Des antibiotiques pour stopper les cellules souches cancéreuses ?

On pourrait bientôt combattre le cancer grâce à des antibiotiques. Des chercheurs britanniques ont réalisé des essais en laboratoire très prometteurs, afin d’attaquer le mal à la racine en modifiant le développement des cellules souches.

Et si l’on pouvait freiner le cancer grâce à des antibiotiques ? C’est ce que suggèrent des scientifiques britanniques, de l’université de Salford. Ces derniers auraient trouvé un moyen d’inciter les cellules cancéreuses à se reproduire de manière défectueuse, créant ainsi de nouvelles cellules sans source d’alimentation.

Ces dernières “ne peuvent pas générer d’énergie, donc elles ne peuvent pas proliférer”, explique le Pr. Michael Lisanti, auteur principal de l’étude, qui compare ces cellules cancéreuses à des “voitures sans moteur”.

Deux antibiotiques et de la vitamine C : le cocktail gagnant

Pour obtenir ce résultat, les chercheurs ont combiné deux antibiotiques bon marché - la doxycycline et l’azithromycine - avec de la vitamine C. Une “triple combinaison” gagnante, puisque celle-ci a suffit pour réduire de plus de 90 % la croissance des cellules souches lors des tests effectués en laboratoire.

Il est possible que les cellules cancéreuses en forme de tige soient la cause principale de la résistance à la chimiothérapie. C’est ce qui entraînerait l’échec du traitement chez les patients à un stade avancé de la maladie, et la résurgence de la tumeur et des métastases. C’est pourquoi les chercheurs se sont concentrés sur le processus permettant aux cellules souches cancéreuses de se développer, dans le but de perturber leur métabolisme.

Les effets positifs de la doxycycline avaient déjà été prouvés

En 2018, le Pr. Lisanti avait déjà mené deux essais cliniques sur l’antibiotique doxycycline, en collaboration avec le Pr. Federica Sotgia, afin d’étudier la récidive du cancer chez des patients hospitalisés. Les deux médecins étaient parvenus à réduire de 40 % les cellules souches cancéreuses chez les patients, avec un taux de réponse proche de 90 %.

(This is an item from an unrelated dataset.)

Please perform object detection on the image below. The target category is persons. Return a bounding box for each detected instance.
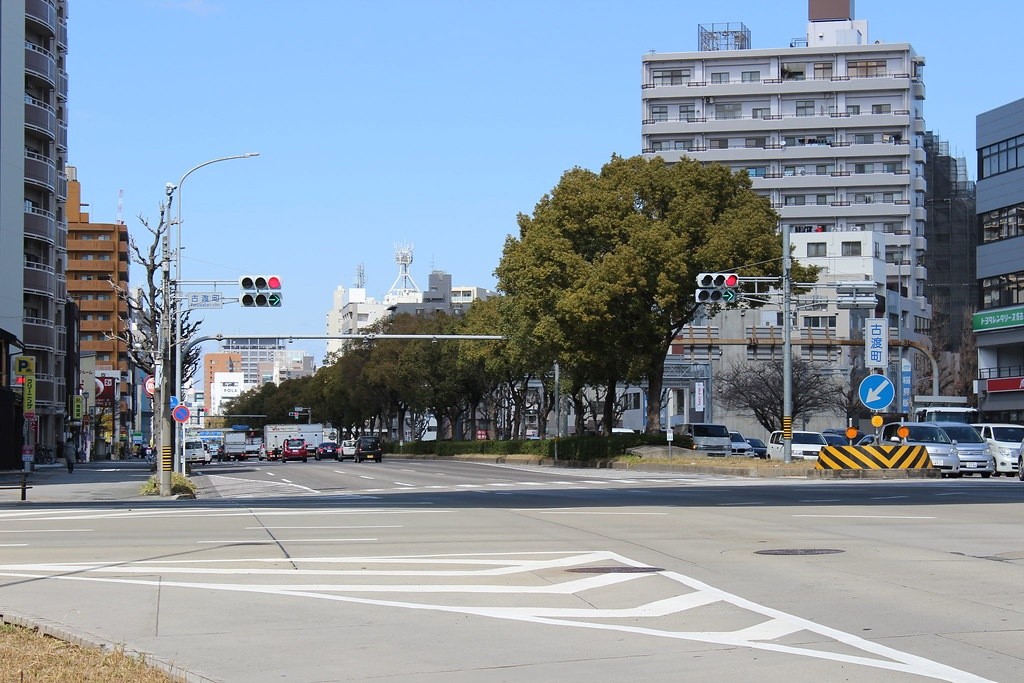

Le but de cette nouvelle étude était donc de se pencher sur les 60 % de cellules restantes. “Une fois que nous avons constaté que la doxycycline était efficace pour cibler les mitochondries dans les cellules souches, le défi était de trouver une combinaison encore plus efficace”, explique le professeur. Le but étant de maximiser les effets de ce premier antibiotique. “Et nous pensons l’avoir trouvée avec l’azithromycine, ajoute-t-il.

Ce traitement empêche les mitochondries de produire de l’énergie

Des essais en laboratoire leur ont permis de découvrir que les deux médicaments peuvent être utilisés pour cibler la production de 13 protéines mitochondriales clés, qui bloquent l’approvisionnement en carburant des cellules souches. Autre constat : la vitamine C amplifie les effets de ces antibiotiques, en agissant comme un pro-oxydant léger.

“Cette combinaison accélère la production de nouvelles mitochondries, mais les rend fonctionnellement inactives. Les nouvelles mitochondries sont donc incapable s de générer de l’ATP”, précise le Pr. Sotgia. Les mitochondries étant en quelques sortes “la centrale énergétique de la cellule”, et l’ATP la devise dans laquelle l’énergie provenant des aliments ingérés est transformée. “C’est comme fabriquer des milliers de voitures neuves, sans les pièces de moteur nécessaires. Elles ne fonctionnent pas”, ajoute la chercheuse.

Les scientifiques insistent sur le caractère peu coûteux de cette combinaison, sa facilité, et le dosage extrêmement faible des antibiotiques - qui permet d’éviter une potentielle antibiorésistance.